- PROBLEM TO WORK ON
In the listing that follows, locate the line containing "class: Mammalia" and the line containing "A: Bos taurus (domestic cow).". Retype exactly those two lines and every line between them, and nothing more.

- SUPPLIED RECORDS
※ ※ ※

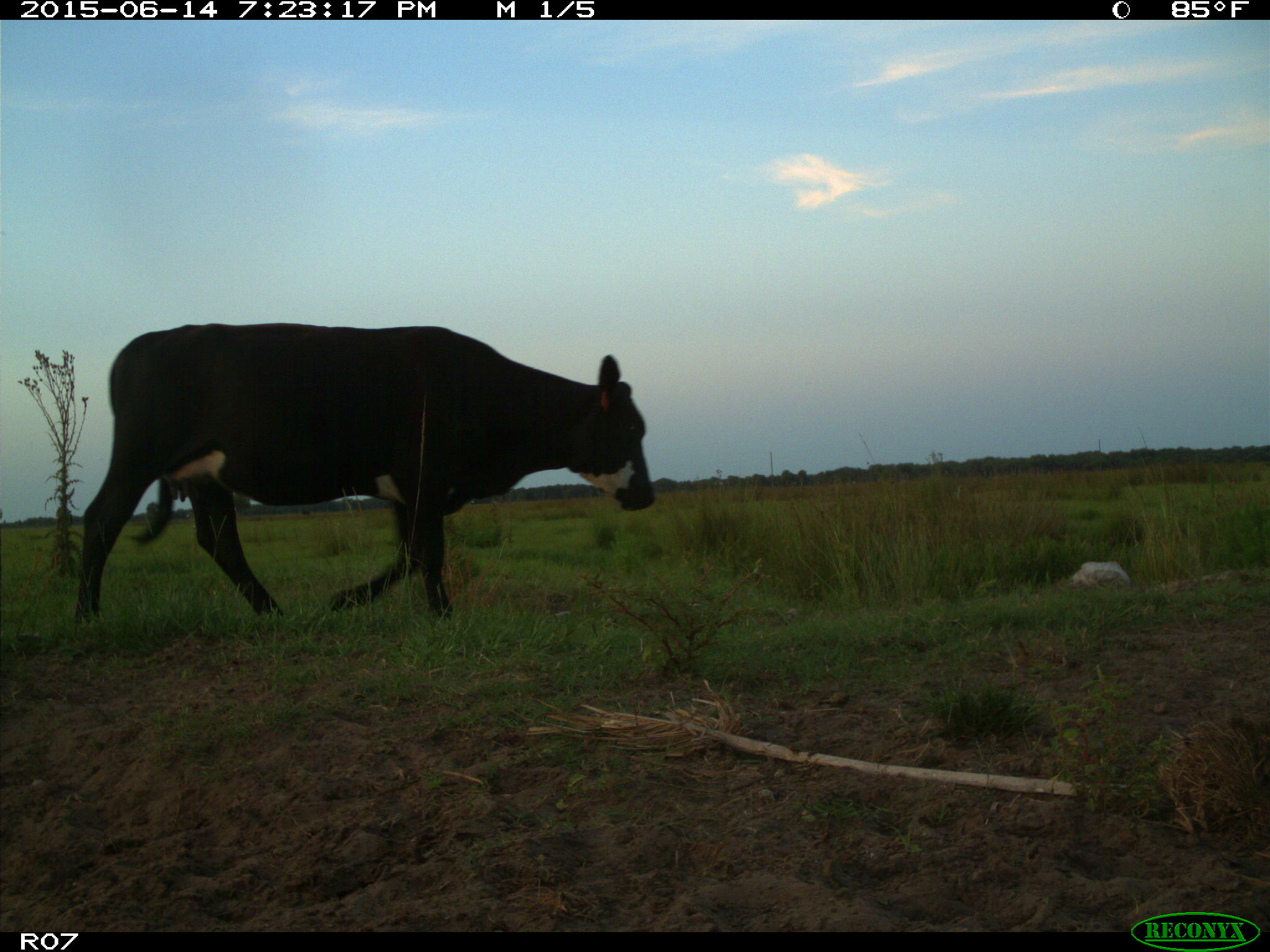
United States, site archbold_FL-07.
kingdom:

※ ※ ※

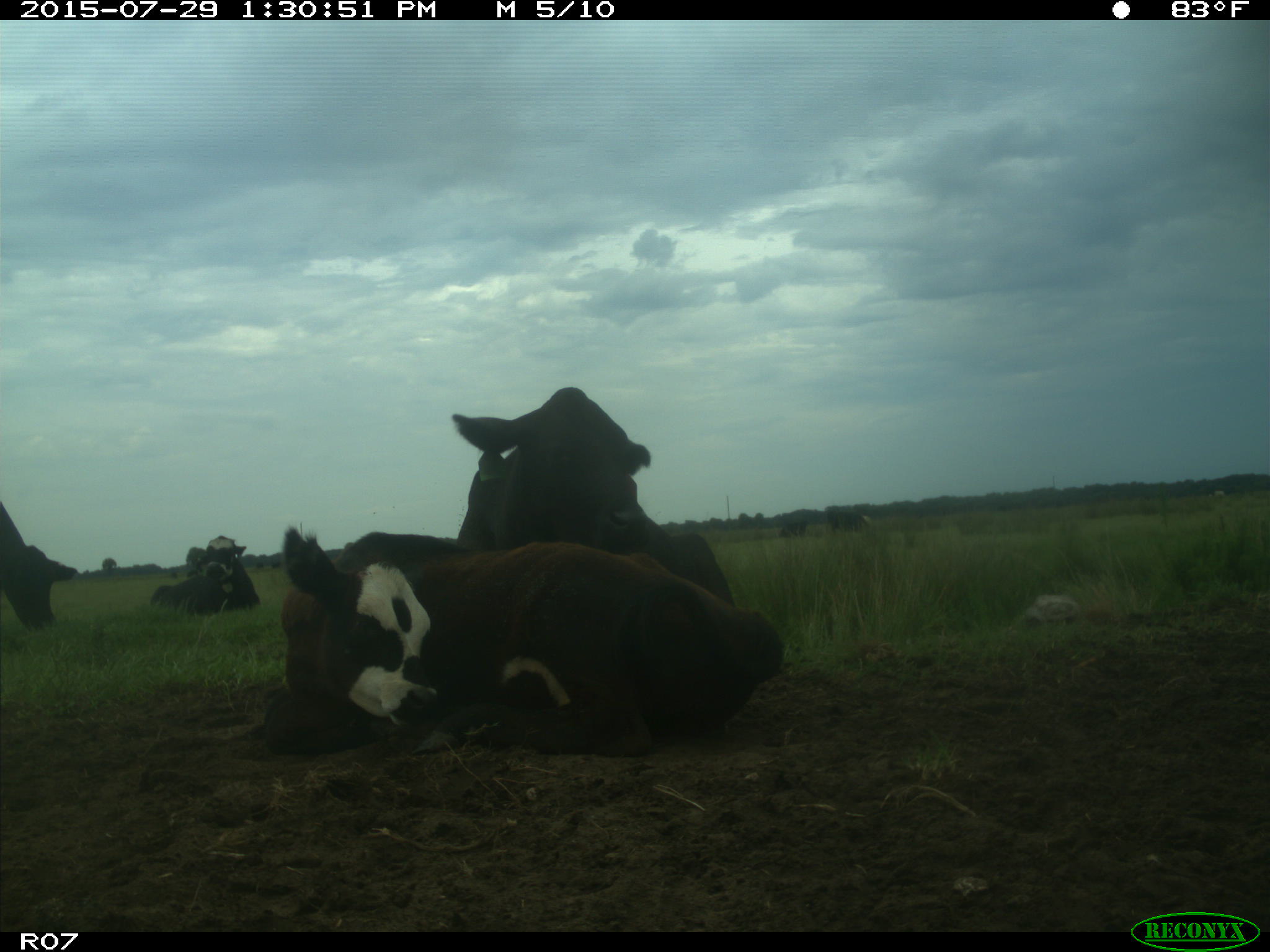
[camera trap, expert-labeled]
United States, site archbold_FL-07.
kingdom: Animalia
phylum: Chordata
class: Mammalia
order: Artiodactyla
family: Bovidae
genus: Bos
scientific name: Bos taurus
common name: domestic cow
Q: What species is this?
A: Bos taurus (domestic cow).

※ ※ ※

- ANSWER FOR THE TASK
class: Mammalia
order: Artiodactyla
family: Bovidae
genus: Bos
scientific name: Bos taurus
common name: domestic cow
Q: What species is this?
A: Bos taurus (domestic cow).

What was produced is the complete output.